Буквально через пару месяцев Людмила узнала, что мать продала большую часть квартиры, оставив себе одну комнату, и уехала на вырученные деньги в кругосветное путешествие. Это было потрясением, сравнимым только с потерей волос в юности. Она восприняла поступок матери как предательство.
– Ой, чуть не проехала! – Мила вскочила с сиденья и стала пробираться к выходу из вагона. На центральных станциях людей заметно прибавилось. Кто-то возвращался с утренних шествий и гуляний, а кто-то, напротив, ехал на вечернюю прогулку.

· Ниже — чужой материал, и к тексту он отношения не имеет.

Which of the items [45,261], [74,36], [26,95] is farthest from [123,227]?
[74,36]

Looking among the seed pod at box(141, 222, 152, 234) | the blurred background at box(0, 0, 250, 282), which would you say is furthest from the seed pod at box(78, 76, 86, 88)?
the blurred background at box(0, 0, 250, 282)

Двери открылись, выпустив наружу нетерпеливых пассажиров, прибывших на станцию. Поток людей буквально вынес Милу на платформу, ей кто-то больно наступил на ногу, да так, что боль пронзила всю ногу. Она постаралась отойти в сторону, чтобы посмотреть, что случилось. Стала искать глазами лавочку, чтобы присесть и снять кроссовку, окинула взглядом временно опустевшую станцию и буквально споткнулась глазами о худую старушку, стоящую около стены тоннеля в ожидании поезда. Женщина стояла, опираясь на тросточку. На ней было чуть потертое черное драповое пальто, на груди приколота георгиевская ленточка. Несмотря на почтенный возраст, она старалась держать осанку; ветер от подходящего поезда выбил прядь белых волос из-под синего берета. Старая женщина стояла и смотрела вдаль. Не на поезд, не на людей, она смотрела туда, откуда была родом, в свое детство и юность, в то время, которое сегодня вспоминали все эти люди. Это было ее время, ее жизнь, война и победа тоже ее. Она словно не существовала здесь, хотя стояла рядом с другими.